1. ## Sum of C(n,r) proof

Hi .
Can Anyone help to proof $\sum C(n,r)=2^n$ without using

sets .

I am Wondering how to Solve this Series?

$\sum_{r=0}^{n} \frac{n!}{r!(n-r)!}$

............

I Know :

$\sum_{r=0}^{n} \frac{n!}{r!(n-r)!} = n!\sum_{r=0}^{n} \frac{1}{r!(n-r)!}$

2. Originally Posted by parkhid
Hi .
Can Anyone help to proof $\sum C(n,r)=2^n$ without using

sets .

I am Wondering how to Solve this Series?

$\sum_{r=0}^{n} \frac{n!}{r!(n-r)!}$

............

I Know :

$\sum_{r=0}^{n} \frac{n!}{r!(n-r)!} = n!\sum_{r=0}^{n} \frac{1}{r!(n-r)!}$

We know (I hope...) that $(a,b)^n=\sum\limits_{k=0}^n \binom{n}{k} a^{n-k}b^k$ , so :

$\sum\limits_{k=0}^n \binom{n}{k}=\sum\limits_{k=0}^n \binom{n}{k}1^{n-k}\cdot 1^k=$ ...

Tonio

3. The Binomial Expansion is defined as:

$(x+a)^{n}=\sum_{k=0}^{n}{n \choose k}.x^{n-k}.a^{k} ,\forall x,a$ and $n \in \mathbb{Z}_{+}$

Now, if x=a=1 , We have:

$2^{n}=\sum_{k=0}^{n}{n \choose k}$

What is the sum...

4. ## NO

I will Know this way. i want to proof this by series and differential relations.
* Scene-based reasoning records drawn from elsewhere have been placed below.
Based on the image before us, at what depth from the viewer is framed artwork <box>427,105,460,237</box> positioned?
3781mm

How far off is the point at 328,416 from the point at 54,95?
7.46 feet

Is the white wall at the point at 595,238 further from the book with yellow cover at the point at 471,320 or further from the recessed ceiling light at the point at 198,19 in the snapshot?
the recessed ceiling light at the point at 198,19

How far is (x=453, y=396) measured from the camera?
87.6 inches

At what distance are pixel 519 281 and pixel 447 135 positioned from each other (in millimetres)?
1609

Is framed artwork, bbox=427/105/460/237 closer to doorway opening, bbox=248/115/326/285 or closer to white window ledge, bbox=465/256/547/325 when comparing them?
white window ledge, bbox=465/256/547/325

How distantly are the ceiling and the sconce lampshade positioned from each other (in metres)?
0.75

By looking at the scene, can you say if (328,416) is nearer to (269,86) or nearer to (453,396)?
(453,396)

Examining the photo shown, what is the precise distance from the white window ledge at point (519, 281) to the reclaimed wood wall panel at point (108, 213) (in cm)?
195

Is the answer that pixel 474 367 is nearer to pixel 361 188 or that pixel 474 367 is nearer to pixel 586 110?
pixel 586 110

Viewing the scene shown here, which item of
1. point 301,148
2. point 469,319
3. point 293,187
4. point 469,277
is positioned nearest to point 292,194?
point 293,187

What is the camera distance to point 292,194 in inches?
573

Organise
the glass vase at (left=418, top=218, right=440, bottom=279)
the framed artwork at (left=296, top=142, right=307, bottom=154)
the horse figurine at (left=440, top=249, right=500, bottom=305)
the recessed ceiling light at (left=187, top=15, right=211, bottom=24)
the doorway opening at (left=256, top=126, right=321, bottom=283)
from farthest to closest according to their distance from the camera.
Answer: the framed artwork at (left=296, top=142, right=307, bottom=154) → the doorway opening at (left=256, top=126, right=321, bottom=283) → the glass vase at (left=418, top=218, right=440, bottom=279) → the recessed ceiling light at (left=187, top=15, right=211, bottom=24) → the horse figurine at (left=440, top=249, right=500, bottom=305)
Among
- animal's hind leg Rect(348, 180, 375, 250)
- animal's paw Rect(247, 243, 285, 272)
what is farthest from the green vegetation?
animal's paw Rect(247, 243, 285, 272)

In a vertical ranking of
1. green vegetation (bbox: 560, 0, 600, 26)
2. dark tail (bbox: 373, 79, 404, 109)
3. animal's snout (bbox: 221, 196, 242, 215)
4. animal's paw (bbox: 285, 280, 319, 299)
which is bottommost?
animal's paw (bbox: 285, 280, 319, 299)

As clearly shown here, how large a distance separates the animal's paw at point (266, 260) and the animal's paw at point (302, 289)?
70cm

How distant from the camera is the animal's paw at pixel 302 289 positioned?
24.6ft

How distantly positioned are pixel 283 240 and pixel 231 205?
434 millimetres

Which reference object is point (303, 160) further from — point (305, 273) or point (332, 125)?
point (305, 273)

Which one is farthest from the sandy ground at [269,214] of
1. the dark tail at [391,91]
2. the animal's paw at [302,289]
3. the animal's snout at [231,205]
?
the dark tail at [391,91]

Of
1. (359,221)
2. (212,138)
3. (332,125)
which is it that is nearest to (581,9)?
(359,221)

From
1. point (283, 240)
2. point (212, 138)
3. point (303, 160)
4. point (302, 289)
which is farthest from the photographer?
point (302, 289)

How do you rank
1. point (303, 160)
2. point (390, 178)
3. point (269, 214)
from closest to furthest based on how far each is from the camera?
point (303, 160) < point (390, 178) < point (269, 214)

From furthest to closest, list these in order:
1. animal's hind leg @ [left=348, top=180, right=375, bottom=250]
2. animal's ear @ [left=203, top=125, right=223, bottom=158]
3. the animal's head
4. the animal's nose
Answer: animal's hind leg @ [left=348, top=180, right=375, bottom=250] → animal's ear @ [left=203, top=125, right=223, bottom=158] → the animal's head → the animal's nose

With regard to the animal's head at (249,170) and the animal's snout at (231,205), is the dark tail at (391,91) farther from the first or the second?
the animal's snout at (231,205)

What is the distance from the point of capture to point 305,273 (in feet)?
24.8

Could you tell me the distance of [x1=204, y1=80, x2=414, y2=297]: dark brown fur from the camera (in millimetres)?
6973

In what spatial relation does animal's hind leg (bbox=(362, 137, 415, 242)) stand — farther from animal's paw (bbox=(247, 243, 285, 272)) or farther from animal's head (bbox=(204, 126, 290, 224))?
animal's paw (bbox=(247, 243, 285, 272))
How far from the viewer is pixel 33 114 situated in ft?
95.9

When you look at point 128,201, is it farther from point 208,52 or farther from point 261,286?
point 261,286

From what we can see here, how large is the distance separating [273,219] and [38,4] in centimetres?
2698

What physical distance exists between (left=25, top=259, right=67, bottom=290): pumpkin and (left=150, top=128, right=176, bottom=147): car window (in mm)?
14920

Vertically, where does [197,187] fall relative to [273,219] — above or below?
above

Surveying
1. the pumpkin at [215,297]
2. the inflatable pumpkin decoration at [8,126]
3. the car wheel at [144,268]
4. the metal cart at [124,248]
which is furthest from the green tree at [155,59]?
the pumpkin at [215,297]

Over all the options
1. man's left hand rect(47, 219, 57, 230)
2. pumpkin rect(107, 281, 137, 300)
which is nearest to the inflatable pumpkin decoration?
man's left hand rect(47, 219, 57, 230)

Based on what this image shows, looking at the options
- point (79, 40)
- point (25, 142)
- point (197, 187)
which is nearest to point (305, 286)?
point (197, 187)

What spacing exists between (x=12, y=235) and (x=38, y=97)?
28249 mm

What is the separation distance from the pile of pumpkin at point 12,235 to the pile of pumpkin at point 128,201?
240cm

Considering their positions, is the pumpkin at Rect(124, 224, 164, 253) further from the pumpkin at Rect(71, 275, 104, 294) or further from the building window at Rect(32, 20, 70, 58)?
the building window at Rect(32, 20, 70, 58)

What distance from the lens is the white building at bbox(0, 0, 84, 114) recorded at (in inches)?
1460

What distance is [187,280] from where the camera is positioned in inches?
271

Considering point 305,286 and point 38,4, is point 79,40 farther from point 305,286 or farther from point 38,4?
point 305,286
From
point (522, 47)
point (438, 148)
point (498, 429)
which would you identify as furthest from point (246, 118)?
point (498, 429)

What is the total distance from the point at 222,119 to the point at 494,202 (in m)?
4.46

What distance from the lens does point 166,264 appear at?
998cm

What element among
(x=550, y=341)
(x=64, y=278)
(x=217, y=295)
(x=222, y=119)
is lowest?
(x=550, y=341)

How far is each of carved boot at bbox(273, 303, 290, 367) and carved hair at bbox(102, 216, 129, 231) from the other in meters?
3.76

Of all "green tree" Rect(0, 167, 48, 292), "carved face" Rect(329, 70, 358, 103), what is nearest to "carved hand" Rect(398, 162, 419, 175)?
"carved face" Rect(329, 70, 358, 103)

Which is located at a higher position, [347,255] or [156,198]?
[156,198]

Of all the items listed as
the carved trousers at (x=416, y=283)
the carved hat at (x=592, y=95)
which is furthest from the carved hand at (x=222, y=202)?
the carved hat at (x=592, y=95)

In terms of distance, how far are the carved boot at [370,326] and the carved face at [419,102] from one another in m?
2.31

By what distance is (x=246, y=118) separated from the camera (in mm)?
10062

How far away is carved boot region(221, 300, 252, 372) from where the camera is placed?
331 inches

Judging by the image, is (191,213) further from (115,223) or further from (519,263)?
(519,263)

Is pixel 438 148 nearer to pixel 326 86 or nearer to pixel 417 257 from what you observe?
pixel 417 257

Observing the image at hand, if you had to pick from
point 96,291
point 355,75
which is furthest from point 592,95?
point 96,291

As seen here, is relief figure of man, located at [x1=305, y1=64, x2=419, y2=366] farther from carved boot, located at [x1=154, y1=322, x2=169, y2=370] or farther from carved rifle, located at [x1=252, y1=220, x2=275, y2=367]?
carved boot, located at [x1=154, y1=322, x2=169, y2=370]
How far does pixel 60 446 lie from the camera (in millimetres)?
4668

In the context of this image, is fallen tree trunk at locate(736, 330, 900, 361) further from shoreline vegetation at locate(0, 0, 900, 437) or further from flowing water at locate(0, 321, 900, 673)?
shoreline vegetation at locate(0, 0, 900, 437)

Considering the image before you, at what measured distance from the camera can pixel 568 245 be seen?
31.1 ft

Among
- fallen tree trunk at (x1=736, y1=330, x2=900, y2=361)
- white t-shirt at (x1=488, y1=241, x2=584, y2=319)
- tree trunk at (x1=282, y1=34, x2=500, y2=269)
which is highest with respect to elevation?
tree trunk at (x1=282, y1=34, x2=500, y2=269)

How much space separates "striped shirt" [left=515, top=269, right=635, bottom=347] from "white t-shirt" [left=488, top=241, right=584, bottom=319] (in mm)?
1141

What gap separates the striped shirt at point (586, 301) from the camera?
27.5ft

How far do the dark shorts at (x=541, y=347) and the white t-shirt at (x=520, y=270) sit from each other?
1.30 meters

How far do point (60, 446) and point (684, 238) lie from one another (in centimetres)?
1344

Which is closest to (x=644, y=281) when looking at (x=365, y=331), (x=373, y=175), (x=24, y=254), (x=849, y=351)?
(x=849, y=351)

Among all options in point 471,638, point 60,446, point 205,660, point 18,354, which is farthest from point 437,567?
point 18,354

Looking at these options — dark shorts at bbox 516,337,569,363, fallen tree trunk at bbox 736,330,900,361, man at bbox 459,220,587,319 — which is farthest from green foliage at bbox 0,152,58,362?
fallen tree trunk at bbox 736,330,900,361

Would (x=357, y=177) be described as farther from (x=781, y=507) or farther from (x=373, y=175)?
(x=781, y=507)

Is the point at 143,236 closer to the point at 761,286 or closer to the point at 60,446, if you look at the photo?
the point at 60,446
5. You can prove that $\sum_{k=0}^n {n \choose k} = 2^n$ by induction on n.

If n=1, then ${1 \choose 0} + {1 \choose 1} = 2$, so it is true for n=1.

Now using the fact that ${n \choose k} + {n \choose {k+1}} = {{n+1} \choose {k+1}}$, and assuming that $\sum_{k=0}^n {n \choose k} = 2^n$, we have that

$\sum_{k=0}^{n+1} {{n+1} \choose k} = \sum_{k=1}^{n+1} {n \choose {k-1}} + \sum_{k=0}^n {n \choose k}$

$\sum_{k=0}^{n+1} {{n+1} \choose k} = \sum_{k=0}^{n} {n \choose k} + \sum_{k=0}^n {n \choose k}$

$\sum_{k=0}^{n+1} {{n+1} \choose k} = 2 \sum_{k=0}^{n} {n \choose k} = 2 \cdot 2^n = 2^{n+1}$